A new challenge will appear every Tuesday – 10pm became the traditional time for the 30Qs but I’m sure this will be more flexible as stewardship changes hands each week

We take it in turns to set the challenge – whoever wants to set next week’s challenge, make yourself known over the course of the thread. If no-one has volunteered by, say, Friday, the job defaults to whoever posted first.

EDIT: We now have takers for the next two weeks. The challenge on Tuesday 9th will be set by treefrogdemon. On Tuesday 16th mein host will be Abahachi.

– No artist can be duplicated in one week – whoever posts firsts gets to keep their choice. No gratuitous selections of Tom Petty or The Grateful Dead just to piss tfd or Chris off as that would be mean.

– However, unlike in the 30Qs, song choices can be repeated in subsequent weeks (though we might want to impose a one-week prohibition follwoing selection, like with artists making the RR Top 10) – because it’s doubtful anyone’s going to want to keep track of everyone’s choices indefinitely.

– Challenge questions don’t have to be as pithily worded as the 30Qs – I’m just saying this to cover myself, as you’ll see below, but with so many of the big things in life covered last month, we’re inevitably going to be peeping into the cracks so we can probably afford to be more precise and/or convoluted in our questioning than would have been appropriate for the Facebook masses.

– I’ve not set it up so don’t look at me but we can get together a Dropbox folder of choice cuts each week.

Feel free to add to and alter those rules. Now here’s my decidely unpithily-worded challenge:

A song by an artist/band you’d never heard of a year ago (or you knew about but had never knowingly listened to)…

The EOTWQ Wears Its Disappointment Like A Badge Of Honour

1] The actor Nigel Havers is pictured here showing off the tattoo he had inscribed on his arm for the BBC4 ‘twixt-comedy-and-chat show, I’ve Never Seen Star Wars, in which Marcus Brigstocke invites out-of-touch celebrities to sample staples of prole, youth or cognoscenti culture they’d hitherto avoided or about which they’d dwelt in blissful ignorance. In a memorable display of damn good sportness, Havers got a tat, found that he adored The Simpsons, was pleasantly surprised by a Big Mac, and HERE found a route into The Smiths. Naturally, such a high-concept show had me considering what might be the gaps in my own popular culture experience, although I get little further than the title because I actually have never seen Star Wars.
So Question 1: Dislocation – which apparently essential cultural experience, one that simply everyone else has done/read/watched/tasted/etc, has managed to pass you by?

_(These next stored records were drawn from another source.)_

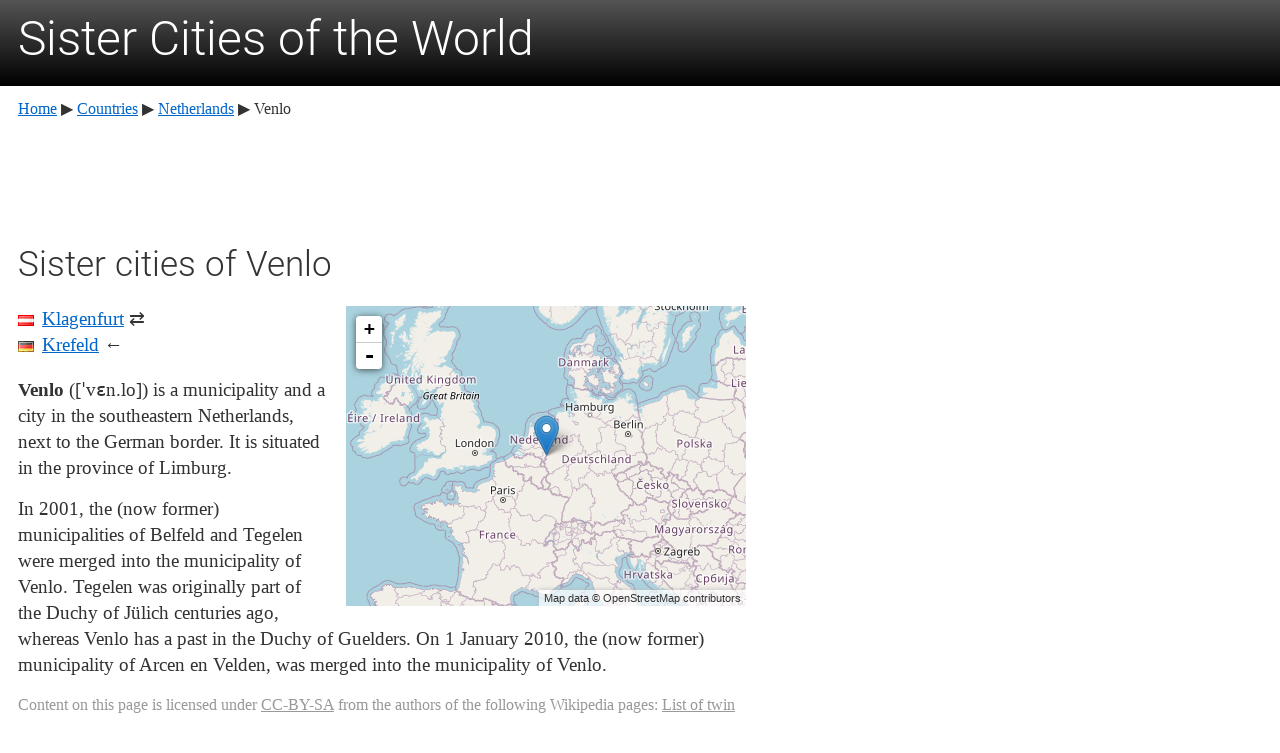

--- FILE ---
content_type: text/html; charset=utf-8
request_url: http://en.sistercity.info/sister-cities/Venlo.html
body_size: 1884
content:
<!DOCTYPE html PUBLIC "-//W3C//DTD XHTML 1.0 Strict//EN" "http://www.w3.org/TR/xhtml1/DTD/xhtml1-strict.dtd">
<html xmlns="http://www.w3.org/1999/xhtml" lang="en" xml:lang="en">
  <head>
    <meta http-equiv="Content-Type" content="text/html; charset=utf-8" />
    <title>Sister cities of Venlo — sistercity.info</title>
    <meta name="viewport" content="width=device-width" />
    <link rel="stylesheet" type="text/css" href="/assets/css/stylesheet.css?f" />
    <link rel="shortcut icon" href="/favicon.ico?f" />
    <script async="async" src="http://pagead2.googlesyndication.com/pagead/js/adsbygoogle.js"></script>
    <script type="text/javascript" src="/assets/js/common.js?f"></script>
    <link rel="stylesheet" href="/assets/css/leaflet.css?v=0.6.4" />
<!--[if lte IE 8]>
    <link rel="stylesheet" href="/assets/css/leaflet.ie.css?v=0.6.4"/>
<![endif]-->
    <script src="/assets/js/leaflet.js?v=0.6.4"></script>
  </head>
  <body>
    <div class="header-wrapper">
      <div class="header">
        <a href="/">Sister Cities of the World</a>
      </div>
    </div>
    <div class="wrapper">
      <div class="breadcrumbs"><a href="/">Home</a> <span class="unicode-arrow">▶</span> <a href="/countries/">Countries</a> <span class="unicode-arrow">▶</span> <a href="/countries/nl.html">Netherlands</a> <span class="unicode-arrow">▶</span> Venlo</div>
      <div class="ad ad-top">
        <script>
<!--
injectTopAd();
(adsbygoogle = window.adsbygoogle || []).push({});
-->
        </script>
      </div>
      <div class="content">
        <h1>Sister cities of Venlo</h1>
        <ul class="sister-cities">
          <li class="flag-list-elem">
            <div class="flag flag-at"></div>
            <div class="label"><a href="Klagenfurt.html">Klagenfurt</a> <span title="Reciprocal link">⇄</span></div>
          </li>
          <li class="flag-list-elem">
            <div class="flag flag-de"></div>
            <div class="label"><a href="Krefeld.html">Krefeld</a> <span title="Inbound link">←</span></div>
          </li>
        </ul>
        <div id="map" class="map"></div>
        <script type="text/javascript">
<!--
(function() {
    L.Icon.Default.imagePath = '/assets/images/leaflet';
    var map = L.map('map').setView([51.3667, 6.16667], 4);
    map.attributionControl.setPrefix(false);
    L.tileLayer('http://{s}.tile.openstreetmap.org/{z}/{x}/{y}.png', {
        attribution: 'Map data © OpenStreetMap contributors',
        maxZoom: 18,
        subdomains: 'ab'
    }).addTo(map);
    L.marker([51.3667, 6.16667]).addTo(map);
})();
-->
        </script>
        <div class="city-article">
          <p><b>Venlo</b> (<small></small><span title="Representation in the International Phonetic Alphabet (IPA)" class="IPA">[ˈvɛn.lo]</span>) is a municipality and a city in the southeastern Netherlands, next to the German border. It is situated in the province of Limburg.
</p>
          <p>In 2001, the (now former) municipalities of Belfeld and Tegelen were merged into the municipality of Venlo. Tegelen was originally part of the Duchy of Jülich centuries ago, whereas Venlo has a past in the Duchy of Guelders. On 1 January 2010, the (now former) municipality of Arcen en Velden, was merged into the municipality of Venlo.
</p>
        </div>
        <p class="license">Content on this page is licensed under <a href="http://creativecommons.org/licenses/by-sa/3.0/" onclick="window.open(this.href); return false">CC-BY-SA</a> from the authors of the following Wikipedia pages: <a href="http://en.wikipedia.org/wiki/List%20of%20twin%20towns%20and%20sister%20cities%20in%20the%20Netherlands" onclick="window.open(this.href); return false">List of twin towns and sister cities in the Netherlands</a>, <a href="http://en.wikipedia.org/wiki/Venlo" onclick="window.open(this.href); return false">Venlo</a>. Note that the data on Wikipedia is highly unreliable. In many cases, sister cities are missing or wrongly listed. Some cities also have different levels of partnership. If you find an error, please make a correction on the relevant Wikipedia pages and cite your sources.</p>
      </div>
      <div class="ad ad-bottom">
        <script>
<!--
injectBottomAd();
(adsbygoogle = window.adsbygoogle || []).push({});
-->
        </script>
      </div>
      <div class="footer">
        <a href="/privacy-policy.html">Privacy Policy</a>
        <span class="sep">•</span>
        <a href="/contact.html">Contact</a>
      </div>
    </div>
  </body>
</html>


--- FILE ---
content_type: text/html; charset=utf-8
request_url: https://www.google.com/recaptcha/api2/aframe
body_size: 270
content:
<!DOCTYPE HTML><html><head><meta http-equiv="content-type" content="text/html; charset=UTF-8"></head><body><script nonce="ZSwROMKKPvSloQZ18J8IJA">/** Anti-fraud and anti-abuse applications only. See google.com/recaptcha */ try{var clients={'sodar':'https://pagead2.googlesyndication.com/pagead/sodar?'};window.addEventListener("message",function(a){try{if(a.source===window.parent){var b=JSON.parse(a.data);var c=clients[b['id']];if(c){var d=document.createElement('img');d.src=c+b['params']+'&rc='+(localStorage.getItem("rc::a")?sessionStorage.getItem("rc::b"):"");window.document.body.appendChild(d);sessionStorage.setItem("rc::e",parseInt(sessionStorage.getItem("rc::e")||0)+1);localStorage.setItem("rc::h",'1769024611925');}}}catch(b){}});window.parent.postMessage("_grecaptcha_ready", "*");}catch(b){}</script></body></html>

--- FILE ---
content_type: application/javascript
request_url: http://en.sistercity.info/assets/js/common.js?f
body_size: 502
content:
(adsbygoogle=window.adsbygoogle||[]).requestNonPersonalizedAds = 1;

function injectTopAd() {
    injectAd([{
        slot:     2997475394,
        minWidth: 728
    }, {
        slot:     4474208592
    }]);
}

function injectBottomAd() {
    injectAd([{
        slot:     5950941792,
        minWidth: 728
    }, {
        slot:     7427674996
    }]);
}

function injectAd(adUnits) {
    var elemWidth = document.body.offsetWidth;
    var adClient  = 'ca-pub-9858566688963535';

    for (var i = 0; i < adUnits.length - 1; ++i) {
        if (elemWidth >= adUnits[i].minWidth) { break; }
    }

    var adUnit = adUnits[i];

    if (adUnit.slot) {
        var style = 'display:inline-block';
        if (adUnit.width)  style += ';width:'  + adUnit.width  + 'px';
        if (adUnit.height) style += ';height:' + adUnit.height + 'px';
        document.write(
            '<ins class="adsbygoogle" style="' + style +
            '" data-ad-client="' + adClient + '" data-ad-slot="' +
            adUnit.slot + '"></ins>'
        );
    }
    else {
        document.write(adUnit.html);
    }
}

2] Still with BBC4-related quizzery: last year, back in the days when I (shudder) contributed to Guardian blogs other than RR, there was a film blog asking for suggestions of “TV shows you’d like to see re-made for the big screen.” The idea I posted was “Flight Of The Conchords: The Musical – directed by Michel Gondry.” Many months later, I sat down to watch an episode of the second FOTC series, and the director was of course Michel Gondry. Now, it’s not likely anyone got this idea from my one post on that Guardian blog but I did wonder about what the process and resulting kudos might have been if I’d been more active in turning my idea into this actual (if relatively small) cultural product.
Thus Question 2: Voice In The Wilderness Which of your achievements should have guaranteed you riches, glory or fame were it not for the conspiracy of a mocking Universe?

3] This question rips off a question ejaydee posed on the mothership earlier, asking what is the thing people are least proud of having done. Since a particularly lurid confession might place the ‘Spillers in exactly the same moral quandary as Montgomery Clift in I Confess, I’ll adapt the question:
Question 3: Shame. (a)If you could erase one thing you have done in your past, what would it be? and (b) Which one thing could you have done that you most regret not having done?

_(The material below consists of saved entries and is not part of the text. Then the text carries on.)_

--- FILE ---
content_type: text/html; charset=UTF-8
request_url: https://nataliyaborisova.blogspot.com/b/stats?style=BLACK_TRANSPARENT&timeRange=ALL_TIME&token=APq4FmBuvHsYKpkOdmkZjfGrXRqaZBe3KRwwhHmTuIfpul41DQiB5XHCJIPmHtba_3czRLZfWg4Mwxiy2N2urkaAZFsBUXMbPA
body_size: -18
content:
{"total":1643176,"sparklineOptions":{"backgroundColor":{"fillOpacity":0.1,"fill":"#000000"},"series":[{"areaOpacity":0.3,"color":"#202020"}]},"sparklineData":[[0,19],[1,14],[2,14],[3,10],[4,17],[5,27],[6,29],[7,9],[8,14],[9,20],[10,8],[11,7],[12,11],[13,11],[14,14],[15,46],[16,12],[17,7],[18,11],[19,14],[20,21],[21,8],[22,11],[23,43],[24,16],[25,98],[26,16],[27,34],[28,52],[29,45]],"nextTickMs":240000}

4] It’s not all about the politics of despair even in cruelty week, though. Question 4 sheds a little nightlight on the quiz.
Question 4. Fleeting Innocence You can answer this in your guise as a parent, grandparent or former child, or a combination – which is/was your favourite children’s book?

5] In honour of the RR social and reflecting on the ale-laced memoirs of those who attended, as a follow-up to the discussions on dinner party politicking and etiquette in last week’s EOTWQ, and because I bizarrely found myself at the Queen’s garden party last Tuesday (the explanation of why I was there makes it less bizarre but it’s too boring to go into right now), we close this oddly emo-flavoured quiz with a multiple choice.
Question 5: The Despairing Quest For Acceptance. You have the choice to be dropped into one of these social situations – in which one would you feel most comfortable?
(a) Drink down the pub
(b) Foody dinner party
(c) Queen’s garden party
(d) Just you, a tumbler of something free-poured, and your tunes
(e) An after-hours shebeen/lock-in/drinking den/speakeasy
(f) A big family do

Avanti Popolo!

If the Revolution thread has shown us anything, it’s that any revolution is interpreted by its participants in as many different ways as we’ve found musical interpretations of the theme. I don’t expect this selection to have us all rising up together to throw off the fascist yoke of the, um, community moderators but (watch Novecento – six hours long, no time to explain here…) if that Donald Sutherland wanders past my house after I’ve listened to this lot, he might just get a pitchfork up his jacksy:

Bandiera Rossa
Swamp Dogg
Delta Man (Where I’m Coming From)
Arrested Development
Steel Pulse
Curtis Mayfield
Can you hear the drums?
The Three Degrees
Albert Ayler
Jimmy James and the Vagabonds
Bone Thugs-n-Harmony

Chips With Everything

Nice picture of Clive Owen with a white shirt and dicky bow in ‘Croupier’ rather than of Christopher Walken with a white shirt accessorised with his brains in ‘The Deer Hunter’ because in this lucky seven selection, there’s a general acceptance that your luck may be bad or good, but there’s always another spin of the wheel to come.
First of all, we have Willie Dixon, fortunate with his songwriting gifts but as one of the most ripped-off musicians in history, not so lucky in business. Comp him a cocktail but don’t ask him to choose where to place your chips. The Sylvers aren’t old enough to go to a casino and, some would say, not old enough to know so much about love but Bebo’s helping them with the latter and fake online IDs are getting them a fix of the former. Swamp Dogg’s perpetually on his way out the door to find out where someone put the sunshine, but that loose slot machine near the exit just keeps convincing him that it’s worth another shot. Frank Sinatra would tell him it isn’t, but he part-owns the casino so he just pats him on the back and goes off to see a show…
In the showtune section, we have Liza Minelli, charmingly oblivious to the advance of Nazism, pinning all her hopes on a noncommittal English bisexual; Marlon Brando is hoping to roll a seven but in this list he only makes six; the coveted No.7 goes to Stanley Holloway and his mates.

I Ain’t Superstitious
Roulette Wheel Of Love
Buzzard Luck
Sally Bowles
Skye Masterson
Alfred Doolittle Esq.

Soul Music

Ten minutes or so of floorboards creaking with submerged childhood memories; the tormented wails of abandoned lovers blending into the frequency at which the banshees broadcast their nightly howls; spirits up from the graves and marching towards the freedom denied them in life; and people walking over their own grave.